## Exercise
These entries must be printed again exactly as they are.

Stored data entries:

Content starts

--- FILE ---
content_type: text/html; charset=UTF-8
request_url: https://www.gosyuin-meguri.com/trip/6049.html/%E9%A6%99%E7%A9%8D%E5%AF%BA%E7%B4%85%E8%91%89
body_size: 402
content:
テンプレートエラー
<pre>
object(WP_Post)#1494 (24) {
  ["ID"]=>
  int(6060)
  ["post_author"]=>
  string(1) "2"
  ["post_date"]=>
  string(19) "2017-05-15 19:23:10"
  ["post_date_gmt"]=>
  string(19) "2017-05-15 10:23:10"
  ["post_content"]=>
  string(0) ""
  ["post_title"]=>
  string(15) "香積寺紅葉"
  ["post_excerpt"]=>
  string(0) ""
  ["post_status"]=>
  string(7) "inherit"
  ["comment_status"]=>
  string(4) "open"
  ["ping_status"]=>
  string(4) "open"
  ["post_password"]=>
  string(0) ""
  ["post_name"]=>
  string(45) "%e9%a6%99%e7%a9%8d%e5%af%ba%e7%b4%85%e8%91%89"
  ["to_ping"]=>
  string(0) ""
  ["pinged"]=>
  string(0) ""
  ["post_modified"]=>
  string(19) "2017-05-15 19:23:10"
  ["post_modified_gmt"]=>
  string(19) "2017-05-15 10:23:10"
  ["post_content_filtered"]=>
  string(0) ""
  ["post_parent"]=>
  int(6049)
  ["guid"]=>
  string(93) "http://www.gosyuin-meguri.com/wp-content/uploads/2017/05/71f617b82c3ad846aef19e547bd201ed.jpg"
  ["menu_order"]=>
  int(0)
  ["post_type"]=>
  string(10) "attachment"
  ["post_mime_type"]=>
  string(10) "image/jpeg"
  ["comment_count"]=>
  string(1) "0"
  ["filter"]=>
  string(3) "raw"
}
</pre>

Content ends

## Your solution
--- FILE ---
content_type: text/html; charset=UTF-8
request_url: https://www.gosyuin-meguri.com/trip/6049.html/%E9%A6%99%E7%A9%8D%E5%AF%BA%E7%B4%85%E8%91%89
body_size: 402
content:
テンプレートエラー
<pre>
object(WP_Post)#1494 (24) {
  ["ID"]=>
  int(6060)
  ["post_author"]=>
  string(1) "2"
  ["post_date"]=>
  string(19) "2017-05-15 19:23:10"
  ["post_date_gmt"]=>
  string(19) "2017-05-15 10:23:10"
  ["post_content"]=>
  string(0) ""
  ["post_title"]=>
  string(15) "香積寺紅葉"
  ["post_excerpt"]=>
  string(0) ""
  ["post_status"]=>
  string(7) "inherit"
  ["comment_status"]=>
  string(4) "open"
  ["ping_status"]=>
  string(4) "open"
  ["post_password"]=>
  string(0) ""
  ["post_name"]=>
  string(45) "%e9%a6%99%e7%a9%8d%e5%af%ba%e7%b4%85%e8%91%89"
  ["to_ping"]=>
  string(0) ""
  ["pinged"]=>
  string(0) ""
  ["post_modified"]=>
  string(19) "2017-05-15 19:23:10"
  ["post_modified_gmt"]=>
  string(19) "2017-05-15 10:23:10"
  ["post_content_filtered"]=>
  string(0) ""
  ["post_parent"]=>
  int(6049)
  ["guid"]=>
  string(93) "http://www.gosyuin-meguri.com/wp-content/uploads/2017/05/71f617b82c3ad846aef19e547bd201ed.jpg"
  ["menu_order"]=>
  int(0)
  ["post_type"]=>
  string(10) "attachment"
  ["post_mime_type"]=>
  string(10) "image/jpeg"
  ["comment_count"]=>
  string(1) "0"
  ["filter"]=>
  string(3) "raw"
}
</pre>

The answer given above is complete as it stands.